Much like the rift between the Capulets and the Montagues, the conflict between direct response marketing and branding is an age-old dilemma. The mindsets of these two contingents could not be more different. So when it comes to creating a web presence, the opposition is fierce.

Here’s how Conversion Conference Chair and CEO of SiteTuners, Tim Ash, describes the conflict:

Team direct response calls branding practices restrictive, controlling, arrogant, and visually obsessed at the expense of clarity. And worst of all, they’re never held accountable for performance, and recycle media with no consideration of audience segmentation.

Team branding says direct responders are fiddlers who are ignorant of the big picture and out of touch. They’re unethical because they bend the rules of design to get results. And they’re unprofessional because they pay no attention to appearance and consistency of campaigns.

Both sides have a point, but neither can go at it alone. To truly understand how to optimize the relationship between branding and direct response, you need to understand the value of each.

The direct response mindset is agile. It reacts to performance and adapts accordingly, even if that means significantly altering design. By adjusting triggers, direct response marketing effectively leads to conversions.

What direct response proponents fail to recognize, however, is that having a strong brand is a shortcut to conversion. Companies with extremely strong brands have the freedom to break the laws of SEO and conversion with impunity. Apple’s website, for example, has a poor UX design with a slider homepage and no clear calls to action, and yet a/b testing would be ineffective for it because people are going to buy Apple products anyways. Apple’s strong brand shields it from having to worry about performance, and allows the company to design its website more creatively.

On the other hand, strong branding can limit design. Once customers get used to the way a company presents itself to the point where they begin identifying with it, any minor change in design is jarring. Established brands also prove challenging because once they are perceived a certain way it can be difficult to change that perception and adapt your brand to your changing audience demographics.

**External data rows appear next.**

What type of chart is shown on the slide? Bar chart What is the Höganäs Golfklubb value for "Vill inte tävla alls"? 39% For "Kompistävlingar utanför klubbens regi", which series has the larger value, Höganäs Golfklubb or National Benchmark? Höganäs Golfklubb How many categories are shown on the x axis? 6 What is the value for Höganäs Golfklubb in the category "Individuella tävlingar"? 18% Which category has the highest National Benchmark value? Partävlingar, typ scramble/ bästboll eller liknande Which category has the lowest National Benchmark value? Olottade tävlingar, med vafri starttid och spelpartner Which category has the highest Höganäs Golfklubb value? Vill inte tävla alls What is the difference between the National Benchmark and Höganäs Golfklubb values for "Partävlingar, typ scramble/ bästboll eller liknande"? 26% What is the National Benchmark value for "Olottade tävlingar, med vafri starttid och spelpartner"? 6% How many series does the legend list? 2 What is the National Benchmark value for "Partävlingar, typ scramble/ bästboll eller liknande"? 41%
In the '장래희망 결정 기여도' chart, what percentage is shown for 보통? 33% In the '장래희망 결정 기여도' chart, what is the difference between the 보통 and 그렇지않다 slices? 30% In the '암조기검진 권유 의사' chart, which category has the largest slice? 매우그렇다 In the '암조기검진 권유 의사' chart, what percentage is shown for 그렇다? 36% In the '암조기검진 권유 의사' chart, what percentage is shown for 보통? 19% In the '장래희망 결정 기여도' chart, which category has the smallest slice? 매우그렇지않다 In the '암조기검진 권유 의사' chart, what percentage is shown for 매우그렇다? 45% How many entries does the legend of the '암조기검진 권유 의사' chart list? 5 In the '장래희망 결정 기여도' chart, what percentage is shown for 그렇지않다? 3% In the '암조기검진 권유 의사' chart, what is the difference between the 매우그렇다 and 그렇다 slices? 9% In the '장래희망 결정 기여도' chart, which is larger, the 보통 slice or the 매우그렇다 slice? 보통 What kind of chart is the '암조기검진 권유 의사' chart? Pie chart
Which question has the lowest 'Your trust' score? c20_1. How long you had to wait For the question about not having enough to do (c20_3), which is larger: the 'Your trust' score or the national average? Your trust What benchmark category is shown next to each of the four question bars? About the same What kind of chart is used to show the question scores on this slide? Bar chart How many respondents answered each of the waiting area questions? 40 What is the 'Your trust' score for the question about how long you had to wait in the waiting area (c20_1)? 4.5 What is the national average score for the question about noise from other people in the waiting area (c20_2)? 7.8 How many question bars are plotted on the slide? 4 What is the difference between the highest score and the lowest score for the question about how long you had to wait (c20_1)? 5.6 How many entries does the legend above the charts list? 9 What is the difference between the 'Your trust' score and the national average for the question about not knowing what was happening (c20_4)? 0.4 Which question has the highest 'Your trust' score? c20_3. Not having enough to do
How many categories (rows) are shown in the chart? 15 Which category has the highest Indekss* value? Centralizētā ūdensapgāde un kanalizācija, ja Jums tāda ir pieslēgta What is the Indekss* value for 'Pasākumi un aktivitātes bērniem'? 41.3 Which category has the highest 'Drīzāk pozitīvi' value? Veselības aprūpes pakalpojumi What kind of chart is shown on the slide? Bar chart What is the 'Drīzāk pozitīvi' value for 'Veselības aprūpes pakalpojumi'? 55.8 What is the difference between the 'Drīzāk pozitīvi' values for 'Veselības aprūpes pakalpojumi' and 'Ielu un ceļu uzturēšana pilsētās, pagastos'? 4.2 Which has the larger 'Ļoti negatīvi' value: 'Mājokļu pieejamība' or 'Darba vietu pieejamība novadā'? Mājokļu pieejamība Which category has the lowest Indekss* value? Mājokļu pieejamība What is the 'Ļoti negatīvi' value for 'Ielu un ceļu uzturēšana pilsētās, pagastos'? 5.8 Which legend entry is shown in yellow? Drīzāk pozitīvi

Branding is the background that frames user experience. You can have identical products, but the way you present them to the world has an immense effect on their perceived value. By making a strong brand frame that makes user experience congruent across all platforms, brands provide context for the perceived value of the product.

The goal of direct response, then, should be to create value in how they describe the product and display it on the site within the brand frame. By focusing on testing triggers that evoke the underlying brand concept, direct response marketers can simultaneously achieve their goals while aligning with brand needs. That way, everyone is happy—including your clients and their customers.